以上两种说法都是这方面研究的权威人士提出的,而笔者经过资料查询以及相关书籍的翻阅也同样得出了自己的看法。笔者认为,自光绪二十三年五月二十日(1897 年)李伯元举办了第一次“花榜”活动以来,由于影响盛大,引起跟风,次年至二十年代中期,频繁的“花榜”评选降低了市民阶层对于此类社会活动的热情,所谓见多不怪。但一旦原本神秘的花间生活被一次次地暴露在市民面前时,原本的好奇和兴趣也就一点点减淡了。除此以外,随着青楼妓女曝光度的提高,妓女本身的社会地位和社会身份也发生了变化。正如美国学者叶凯蒂在其研究中国晚清民国妓女的著作中说写的:“在传统中国,青楼是妓女的生意场。而晚清以后,妇女在上海租界的公共场合获得了空前的活动自由她们可以出现在公共场合之中。名妓们借这个空间在公众面前新鲜亮相并推销自己,上海小报的“花榜”便是之中的重要手段。”[3]随着名妓们身份由“奴籍”转为讨少数人欢心变成了娱乐大众的公众人物。而市民阶层直接从他们的客户群范围之内被剔除,也就没有必要去迎合市民阶层的趣味。这或许也是“花榜”由盛走衰的一个原因。
三、晚清民国时期形成“花榜评选”这一特殊现象的社会原因
“花榜”活动虽起源于明朝中叶,但真正形成气候并广泛影响是在晚清民国时期,而仅仅过了不到半个世纪,曾经风头无二的“花榜”活动却悄然落幕,以至于此后再无出现,直至今日。是什么原因促使“花榜”活动盛行于晚清民国时期,而又是为何仅仅昙花一现,并此后再无出现。笔者在本章将结合资料所查探讨原因,并尝试给出自己的看法。

所给材料:
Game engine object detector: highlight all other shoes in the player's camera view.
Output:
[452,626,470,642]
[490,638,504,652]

--

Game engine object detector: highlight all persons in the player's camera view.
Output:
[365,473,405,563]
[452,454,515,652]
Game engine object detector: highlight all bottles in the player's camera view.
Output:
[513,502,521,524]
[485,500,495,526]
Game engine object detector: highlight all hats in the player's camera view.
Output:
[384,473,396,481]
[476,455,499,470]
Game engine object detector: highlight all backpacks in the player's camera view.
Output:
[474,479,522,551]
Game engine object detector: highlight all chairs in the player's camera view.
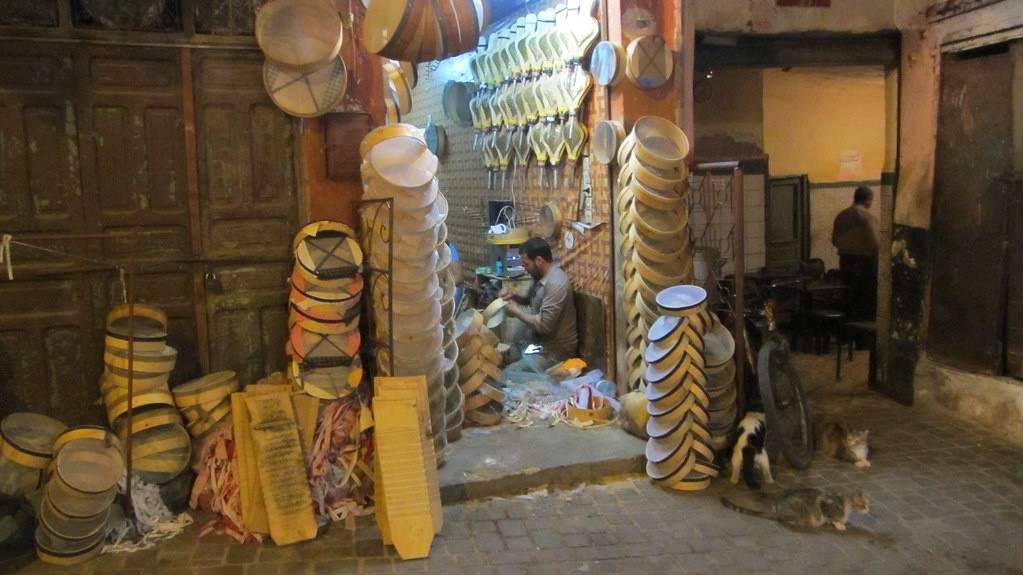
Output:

任务要求 1: 请更新节选原文中从“以上两种说法都是这方面研究的”到“原因,并尝试给出自己的看法。”之间的文字(首尾均包括在内),将其中的“笔者”替换为“作者”后重新写出。
任务要求 2: 根据节选原文,李伯元第一次举办“花榜”活动是在什么时间?
任务要求 3: 请把节选原文中以“‘花榜’活动虽起源于明朝中叶”开头的那一段改写得更简短,保留主要事实。
以上材料单独提供,与节选原文互不相干。

书面回答 1:
以上两种说法都是这方面研究的权威人士提出的,而作者经过资料查询以及相关书籍的翻阅也同样得出了自己的看法。作者认为,自光绪二十三年五月二十日(1897 年)李伯元举办了第一次“花榜”活动以来,由于影响盛大,引起跟风,次年至二十年代中期,频繁的“花榜”评选降低了市民阶层对于此类社会活动的热情,所谓见多不怪。但一旦原本神秘的花间生活被一次次地暴露在市民面前时,原本的好奇和兴趣也就一点点减淡了。除此以外,随着青楼妓女曝光度的提高,妓女本身的社会地位和社会身份也发生了变化。正如美国学者叶凯蒂在其研究中国晚清民国妓女的著作中说写的:“在传统中国,青楼是妓女的生意场。而晚清以后,妇女在上海租界的公共场合获得了空前的活动自由她们可以出现在公共场合之中。名妓们借这个空间在公众面前新鲜亮相并推销自己,上海小报的“花榜”便是之中的重要手段。”[3]随着名妓们身份由“奴籍”转为讨少数人欢心变成了娱乐大众的公众人物。而市民阶层直接从他们的客户群范围之内被剔除,也就没有必要去迎合市民阶层的趣味。这或许也是“花榜”由盛走衰的一个原因。
三、晚清民国时期形成“花榜评选”这一特殊现象的社会原因
“花榜”活动虽起源于明朝中叶,但真正形成气候并广泛影响是在晚清民国时期,而仅仅过了不到半个世纪,曾经风头无二的“花榜”活动却悄然落幕,以至于此后再无出现,直至今日。是什么原因促使“花榜”活动盛行于晚清民国时期,而又是为何仅仅昙花一现,并此后再无出现。作者在本章将结合资料所查探讨原因,并尝试给出自己的看法。

书面回答 2: 光绪二十三年五月二十日(1897 年)。

书面回答 3: “花榜”活动起源于明朝中叶,到晚清民国时期才真正兴盛,产生广泛影响。但不到半个世纪便悄然落幕,此后至今再未出现。笔者将在本章结合所查资料,探讨它盛行一时又迅速消失的原因,并提出自己的看法。